Healthcare systems broker agreements not only for themselves, but also for other employers looking for direct contractual benefits.
A growing number of providers are disintermediating the area of payers through direct contracts with employers.
In search of significant savings and a strategic turnaround, hospitals and healthcare systems broker agreements not only for themselves but also for other employers looking for direct contract gains. New York-based Northwell Health is one such scheme, putting all of its 75,000+ employees under coverage managed by its contracts arm, Northwell Direct, and benefits administrator, Brighton Health Plan Solutions.
A few months after implementation, HealthLeaders spoke to executives from both companies – Nick Stefanizzi, VP and CEO of Northwell Direct, and Michelle Zettergren, director of labor and chief sales and marketing officer at Brighton Health Plan Solutions – about their partnership and its broader industry impact and implications.
HealthLeaders: Describe the decision-making and implementation processes that led to your new model.
Nick Stefanizzi: We made the decision last year to continue with Northwell Direct Network, a separate but affiliated company whose services are managed by Brighton. We have a close partnership and this has allowed us to move forward quickly in just a few months. Frequent communication across multiple channels is key. We were willing to work with collaborators, uncover issues, recruit vendors – anything that needed to be done. And we believe in this model; It’s the way of the future.
HealthLeaders: How does direct procurement differ from what self-insured (SV) employers already do in the trades? Provider network and membership programs?
Stefanizzi: Direct contracts put the patient-provider relationship at the heart of organizing care, making decisions and focusing solely on best outcomes – not shareholder returns. The fact that there is no intermediary allows us to curate programs and interventions that drive savings and engagement. Another difference is that employer-provider contracting usually revolves around a center of excellence based on certain conditions. Our approach includes a robust clinical network that is local, capable of delivering all care and meeting staff where they are.
Michelle Zettergren: Some large SI employers have been doing this for some time – Boeing, General Motors – but smaller SI employers have not been able to engage in things like directly setting rates and experimenting with reference-based pricing.
HealthLeaders: Can you talk more about the price and value aspects?
Zettergren: Employers have historically opted for the traditional insurance model by default. But the price for this status quo is unsustainable. According to the Kaiser Family Foundation’s annual survey, the average family insurance premium has increased 22% over the past five years and 55% over the past 10 years.
Contracting directly with a healthcare system – with no intermediary – is a viable alternative, in part because of the value-integrated supply networks [IDN] bring to market: patient care coordination, collaborative EMR, health and wellness engagement strategies based on real-time data, and provider collaboration on patient outcomes.
Employers are increasingly interested in getting value for the money they spend on employee health care, just as they analyze value for any other contractual relationship. Because direct contracts are a partnership between a healthcare system and an employer where they agree on costs, transparency, data sharing, and ways to share savings, the potential for both parties to benefit is significant. For example in Northwell Health’s new direct contract offering, Northwell Direct, where Brighton serves as the TPA [third-party administrator] Partner rates are up to 20% lower than the best traditional rates.
HealthLeaders: What are your plans to involve other employers in this model?
Stefanizzi: We talk to employers all day, every day. We tell the story of how this represents value and savings for us based on repricing analysis and breaks in the adequacy analysis. There are also clinical and quality opportunities to deliver programs that are different and better. Whenever we can, we bring data to the table and emphasize that building relationships between organizations is key.

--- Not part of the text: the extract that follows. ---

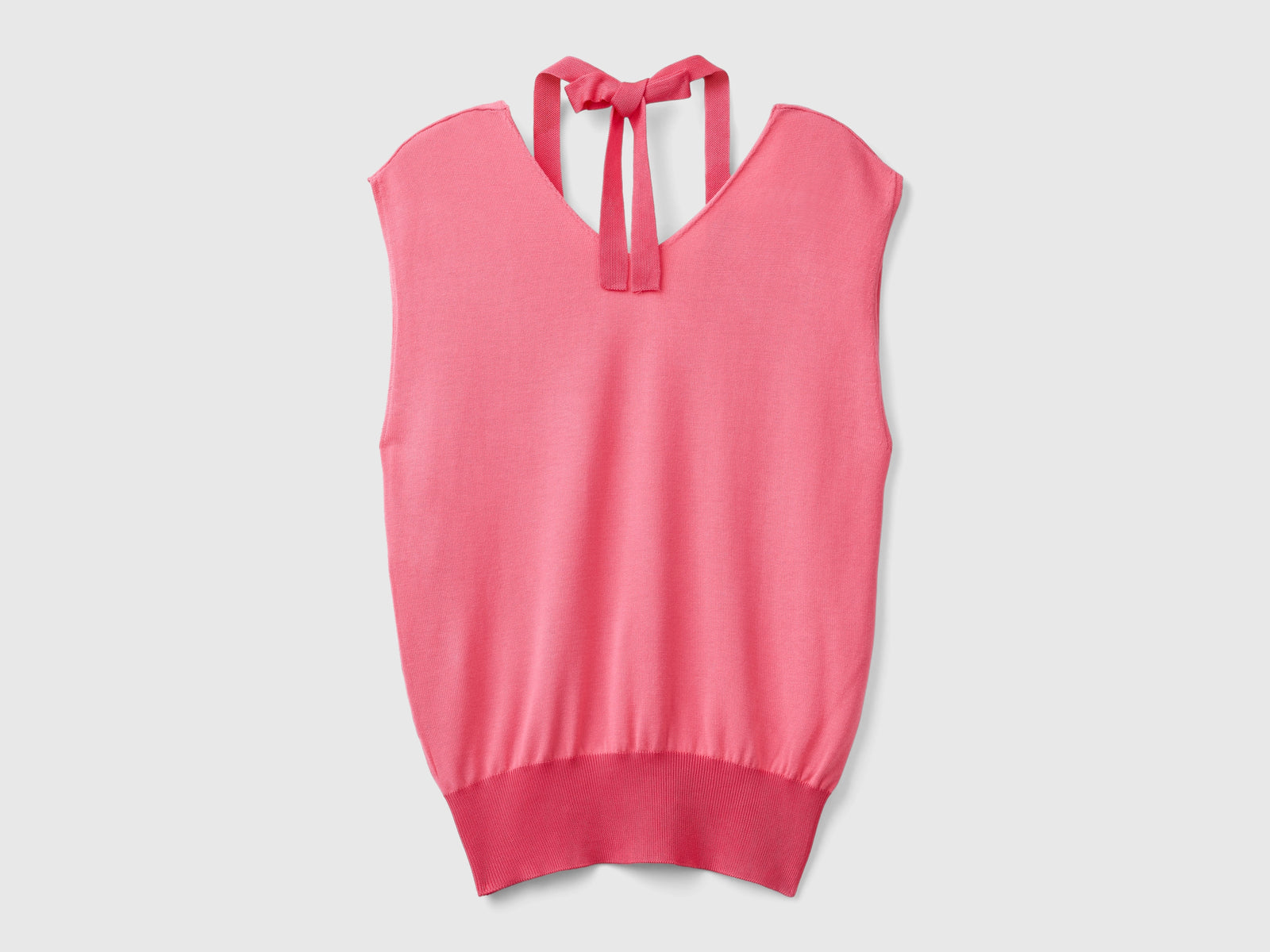 Maglia fluida con scollo a V e lacetti da donna fucsia 2 | Benetton Outlet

Zettergren: There is also a measure of credibility when a provider makes this choice for themselves, their employees, and their loved ones. It speaks volumes.

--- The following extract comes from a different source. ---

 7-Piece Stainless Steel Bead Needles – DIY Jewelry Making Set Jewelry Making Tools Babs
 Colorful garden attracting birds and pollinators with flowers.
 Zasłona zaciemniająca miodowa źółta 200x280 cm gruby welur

HealthLeaders: What are the key market drivers, including IDN selection, where direct contracts will emerge??
Stefanizzi: Even a strong IDN may not be enough to meet all needs without turning to others to fill gaps. Specifically for Northwell serving New York, our network needs to span New Jersey, Connecticut and the Hudson Valley.
Zettergren: We’ve seen a lot of vendor M&A activity over the past decade. Today, only a few community hospitals remain — 67% are now part of a healthcare system, according to the American Hospital Association. We will see direct contracts emerging across the country but first in markets where there has been a lot of consolidation and where there is a TPA partner like Brighton to facilitate the partnership.

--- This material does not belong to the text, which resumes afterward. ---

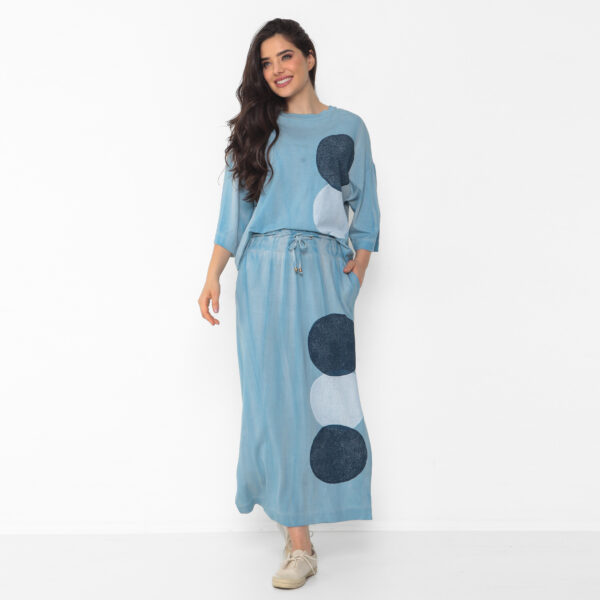 Conjunto Feminino em Malha Estampado - Azul Bolas - Imagem 1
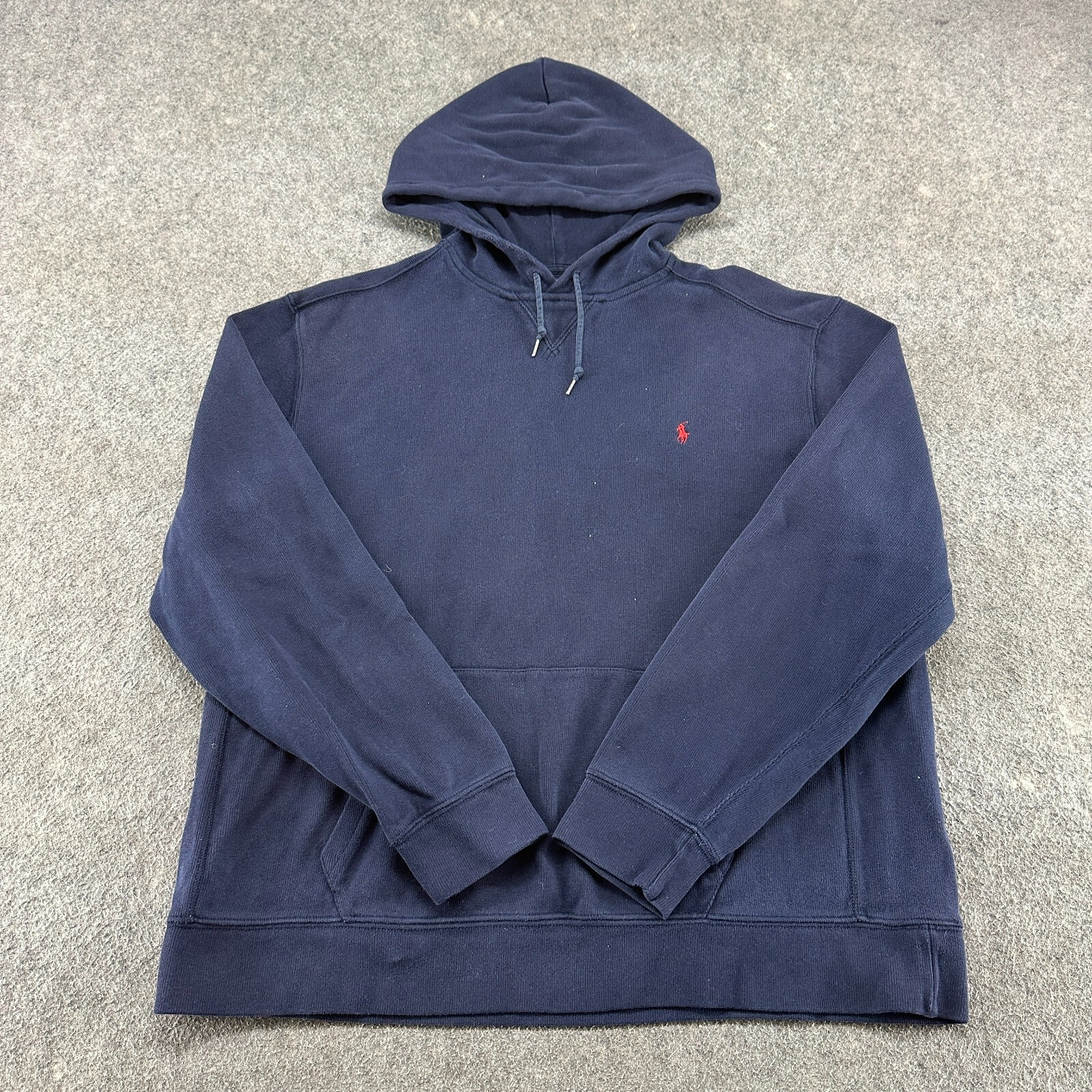 VINTAGE Polo Ralph Lauren maglione uomo L blu felpa con cappuccio pony cotone a costine USA anni 90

HealthLeaders: How IDN-affiliated providers see the move to direct contracts?
Stefanizzi: In general, physicians and service providers see relationships directly with the employer positively… The administrative burden for physicians is generally less because they work cooperatively and directly with the network, unlike a traditional carrier… The scope, frequency and denials are also greatly reduced these direct relationships with Employers, resulting in greater physician satisfaction.
HealthLeaders: What impact, if any, is the pandemic having on direct procurement?
Zettergren: Employers across the country have proactively reached out to their local health systems for assistance with COVID-19 safety protocols, on-site testing and on-site immunizations. We have observed that pandemics and workforce changes have been drivers and accelerated interest in partnerships between employers and healthcare systems.
Laura Beerman is a writer for HealthLeaders.